Drug – bio-affecting and body treating compositions – In vivo diagnosis or in vivo testing
Reexamination Certificate
1999-09-08
2001-11-06
Jones, Dameron L. (Department: 1615)
Drug, bio-affecting and body treating compositions
In vivo diagnosis or in vivo testing
C424S600000, C424S001110, C424S009200, C424S001650, C424S601000, C514S007600
Reexamination Certificate
active
06312662
ABSTRACT:
FIELD OF THE INVENTION
The present invention is directed towards novel prodrugs of phosphate, phosphonate, and phosphoramidate compounds which in their active form have a phosphate, phosphonate, or phosphoramidate group, to their preparation, to their synthetic intermediates, and to their uses. More specifically, the invention relates to the area of substituted cyclic 1,3-propanyl phosphate, phosphonate and phosphoramidate esters.
BACKGROUND OF THE INVENTION
The following description of the background of the invention is provided to aid in understanding the invention, but is not admitted to be, or to describe, prior art to the invention. All publications are incorporated by reference in their entirety.
Free phosphorus and phosphonic acids and their salts are highly charged at physiological pH and therefore frequently exhibit poor oral bioavailiability, poor cell penetration and limited tissue distribution (e.g.
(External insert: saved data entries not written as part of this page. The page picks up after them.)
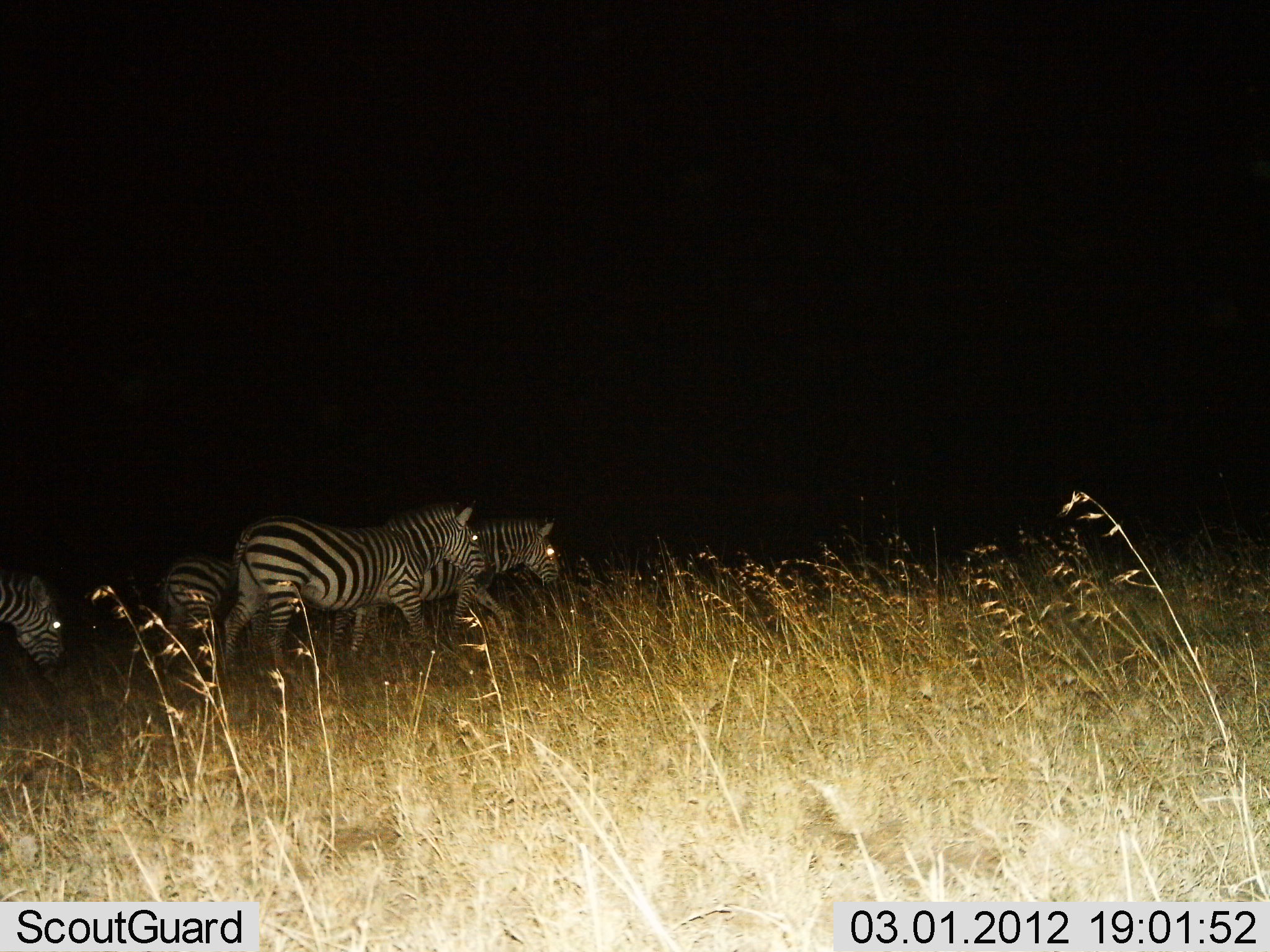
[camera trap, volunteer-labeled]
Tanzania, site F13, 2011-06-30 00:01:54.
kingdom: Animalia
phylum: Chordata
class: Mammalia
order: Perissodactyla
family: Equidae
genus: Equus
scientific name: Equus quagga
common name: plains zebra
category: zebra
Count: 4.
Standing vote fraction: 9%.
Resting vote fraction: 0%.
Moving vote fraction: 91%.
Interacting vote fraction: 0%.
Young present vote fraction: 0%.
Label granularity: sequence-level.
CNS). In addition, these acids are also commonly associated with several other properties that hinder their use as drugs, including short plasma half-life due to rapid renal clearance, as well as toxicities (e.g. renal, gastrointestinal, etc.) (e.g. Antimicrob Agents Chemother 1998 May; 42(5): 1146-50). Phosphates have an additional limitation in that they are not stable in plasma as well as most tissues since they undergo rapid hydrolysis via the action of phosphatases (e.g. alkaline phosphatase, nucleotidases). Accordingly, phosphate esters are frequently used as a prodrug strategy, especially for water insoluble compounds, since the phosphate group enables high water solubility and thereby enables delivery of the drug parenterally.
Prodrugs of phosphorus-containing compounds have been sought primarily to improve the limited oral absorption and poor cell penetration. In contrast to carboxylic acid proesters, many phosphonate and phosphate esters fail to hydrolyze in vivo, including simple alkyl esters. The most commonly used prodrug class is the acyloxyalkyl ester, which was first applied to phosphate and phosphonate compounds in 1983 by Farquhar et al.
J. Pharm. Sci
. 72(3): 324 (1983). The strategy entails cleavage of a carboxylic ester by esterases to generate an unstable hydroxyalkyl intermediate which subsequently breaks down to generate the drug and an aldehyde. In some cases this biproduct (e.g., formaldehyde), can be toxic. This strategy is used to enhance the bioavailability for several drugs. For example, the bis(pivoyloxymethyl) prodrug of the antiviral phosphonate 9-(2-phosphonylmethoxyethyl)adenine (PMEA) has been studied clinically for the treatmentof CMV infection and the bis(pivaloyloxymethyl) prodrug of the squalene synthetase inhibitor BMS187745 is undergoing clinical evaluation for the treatment of hypercholesterolemia and associated cardiovascular diseases. The marketed antihypertensive, fosinopril, is a phosphinic acid angiotensin converting enzyme inhibitor that requires the use of an isobutryloxyethyl group for oral absorption.
Several other esters have been used as prodrugs of phosphorus-containing compounds. For example, aryl esters, especially phenyl esters, are another prodrug class reported to be useful for the delivery of phosphorus-containing compounds. DeLambert et al.,
J. Med. Chem
. 37: 498 (1994). Phenyl esters containing a carboxylic ester ortho to the phosphate have also been described. Khamnei and Torrence,
J. Med. Chem
.; 39:4109-4115 (1996).
Benzyl esters are reported to generate the parent phosphonic acid. In some cases using substituents at the ortho- or para-position can accelerate the hydrolysis. Benzyl analogs with an acylated phenol or an alkylated phenol can generate the phenolic compound through the action of enzymes, e.g. esterases, oxidases, etc., which in turn undergoes cleavage at the benzylic C—O bond to generate the phosphonic acid and the potentially toxic quinone methide intermediate. Examples of this class of prodrugs are described by Mitchell et al.,
J. Chem. Soc. Perkin Trans
. I 2345 (1992); Brook, et al. WO 91/19721. Still other benzylic prodrugs have been described containing a carboxylic ester-containing group attached to the benzylic methylene. Glazier et al. WO 91/19721.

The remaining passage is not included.